Should those diverse IT organizations employ a silo tool like EM12c just for cloning Oracle databases, and then find the same functionality separately for each of those other separate technologies?  Would doing so be a tactical or a strategic decision?

So in response to the final question in the SnapClone post, I ask another question in turn…

Why would one look at a point solution that covers only Oracle database?

Access to data for development and testing is the biggest constraint limiting development and testing, so it doesn’t make sense to not enable data virtualization for all applications, regardless of whether they are comprised of Oracle technology or not.  IT agility is a strategic capability important to the entire business, not a technical challenge for a component silo.

But perhaps, in the interest of continuing the Oracle-only focus of the SnapClone post, we could stay inside the bounds of Oracle.  Fair enough, as a theoretical exercise…

So, even if we limit the discussion only to Oracle technology, it quickly becomes obvious that another important question looms…

Why would one look at a point solution that covers only the Oracle database, leaving the application software, database software, configuration files, and all the other necessary parts of an application as a further problem to be solved?
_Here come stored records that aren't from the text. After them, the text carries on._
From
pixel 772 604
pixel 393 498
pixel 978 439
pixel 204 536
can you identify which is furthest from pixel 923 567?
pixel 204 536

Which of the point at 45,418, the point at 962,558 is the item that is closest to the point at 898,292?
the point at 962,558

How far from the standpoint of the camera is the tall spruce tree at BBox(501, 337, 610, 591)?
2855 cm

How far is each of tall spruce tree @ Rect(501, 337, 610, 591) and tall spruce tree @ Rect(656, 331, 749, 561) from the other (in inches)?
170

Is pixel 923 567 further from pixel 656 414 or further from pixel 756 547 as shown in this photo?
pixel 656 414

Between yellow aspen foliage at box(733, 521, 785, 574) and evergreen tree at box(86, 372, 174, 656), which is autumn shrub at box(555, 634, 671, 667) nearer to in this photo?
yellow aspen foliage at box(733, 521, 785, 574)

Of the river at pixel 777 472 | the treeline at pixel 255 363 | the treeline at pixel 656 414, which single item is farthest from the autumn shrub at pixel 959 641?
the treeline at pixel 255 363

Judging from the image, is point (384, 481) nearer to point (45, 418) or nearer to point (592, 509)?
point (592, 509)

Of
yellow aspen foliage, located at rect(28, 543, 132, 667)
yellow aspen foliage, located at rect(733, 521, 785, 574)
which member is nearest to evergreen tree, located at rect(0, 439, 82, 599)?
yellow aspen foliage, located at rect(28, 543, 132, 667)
Anybody who has managed IT environments knows that the database is just one part of a complete application stack.  This is true for applications by Oracle (i.e. E-Business Suites, PeopleSoft, JDEdwards, Demantra, Retek, etc), as well as prominent applications like SAP, and every other application vendor on the planet, and beyond.

To do this, one needs a solution that virtualizes file-system directories with software, files, and everything that comprises the application, not just an Oracle database.
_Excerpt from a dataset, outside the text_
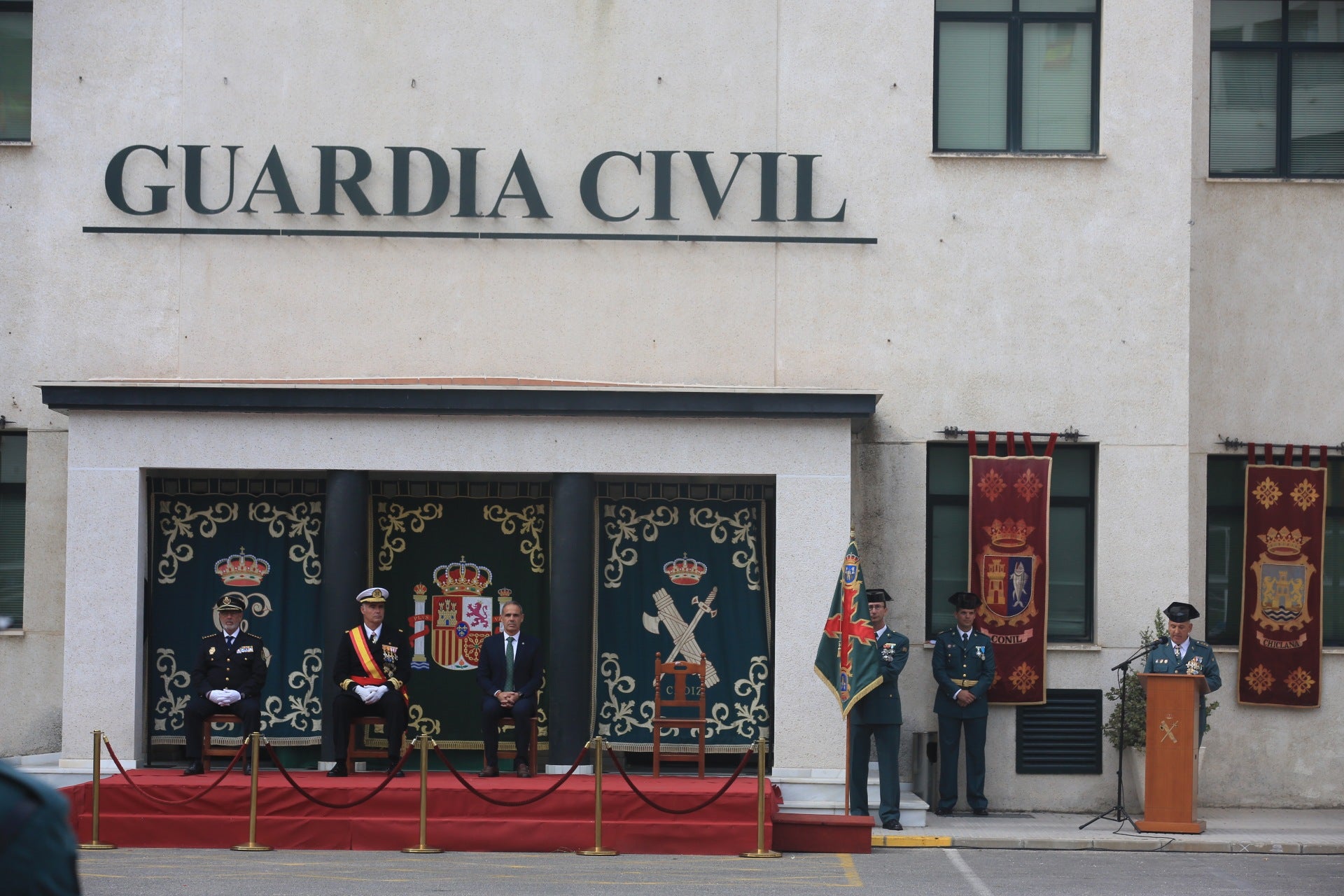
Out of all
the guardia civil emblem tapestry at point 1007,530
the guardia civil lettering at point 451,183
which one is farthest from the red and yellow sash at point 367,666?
the guardia civil emblem tapestry at point 1007,530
To provision those complete environments for developers and testers quickly and inexpensively, one needs both server virtualization and data virtualization.
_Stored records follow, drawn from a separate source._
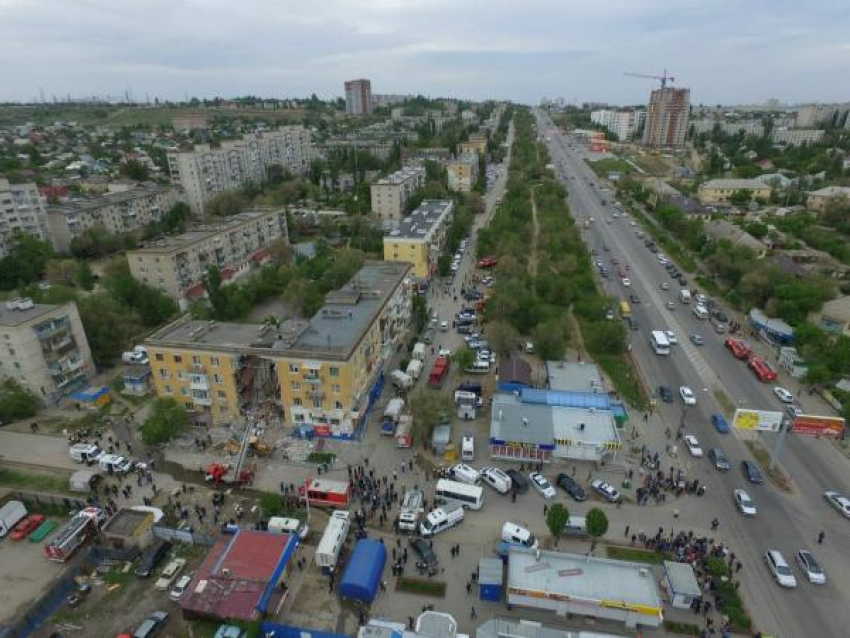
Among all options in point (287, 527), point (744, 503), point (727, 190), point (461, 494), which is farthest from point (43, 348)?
point (727, 190)

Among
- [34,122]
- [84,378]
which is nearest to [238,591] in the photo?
[84,378]

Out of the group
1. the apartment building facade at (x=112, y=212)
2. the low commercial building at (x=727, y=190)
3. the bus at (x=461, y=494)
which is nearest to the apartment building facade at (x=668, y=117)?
the low commercial building at (x=727, y=190)

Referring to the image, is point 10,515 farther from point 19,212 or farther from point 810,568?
point 19,212

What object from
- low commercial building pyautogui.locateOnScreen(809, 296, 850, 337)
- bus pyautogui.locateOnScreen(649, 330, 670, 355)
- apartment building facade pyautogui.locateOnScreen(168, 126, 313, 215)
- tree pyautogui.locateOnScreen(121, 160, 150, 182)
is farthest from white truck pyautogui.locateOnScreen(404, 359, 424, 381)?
tree pyautogui.locateOnScreen(121, 160, 150, 182)

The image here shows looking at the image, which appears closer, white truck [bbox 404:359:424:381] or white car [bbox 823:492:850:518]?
white car [bbox 823:492:850:518]

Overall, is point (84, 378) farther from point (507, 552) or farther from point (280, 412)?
point (507, 552)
Unless one has spent the past 10 years in deep space chasing a comet, you’ve already got server virtualization on board.  Check.

Now, for data virtualization, you need to virtualize Oracle databases, check.  And you also need to virtualize SQL Server databases, check.  And PostgreSQL and Sybase databases, check and check.  In the near future, Delphix will likely be virtualizing IBM DB2 and MySQL databases, not to mention MongoDB and Hadoop, ‘cuz that’s what we do.  Check, check, … check-a-mundo dudes and dudettes.

Despite this, even if you’re a single-vendor organization, you need to virtualize files directories and files, on UNIX/Linux platforms as well as Windows servers.

Delphix does all of the above, which is one reason why we’re the market leader in this space.  Check.

A substantial portion of the Fortune 500 already relies on data virtualization from Delphix today, across their entire technology portfolio, as the partial list online here shows.

Perhaps it is only a point solution from one perspective, but be sure that your perspective is aligned with those of your whole organization, and that you’re not just thinking of a strategic business capability as merely “functionality” within a silo.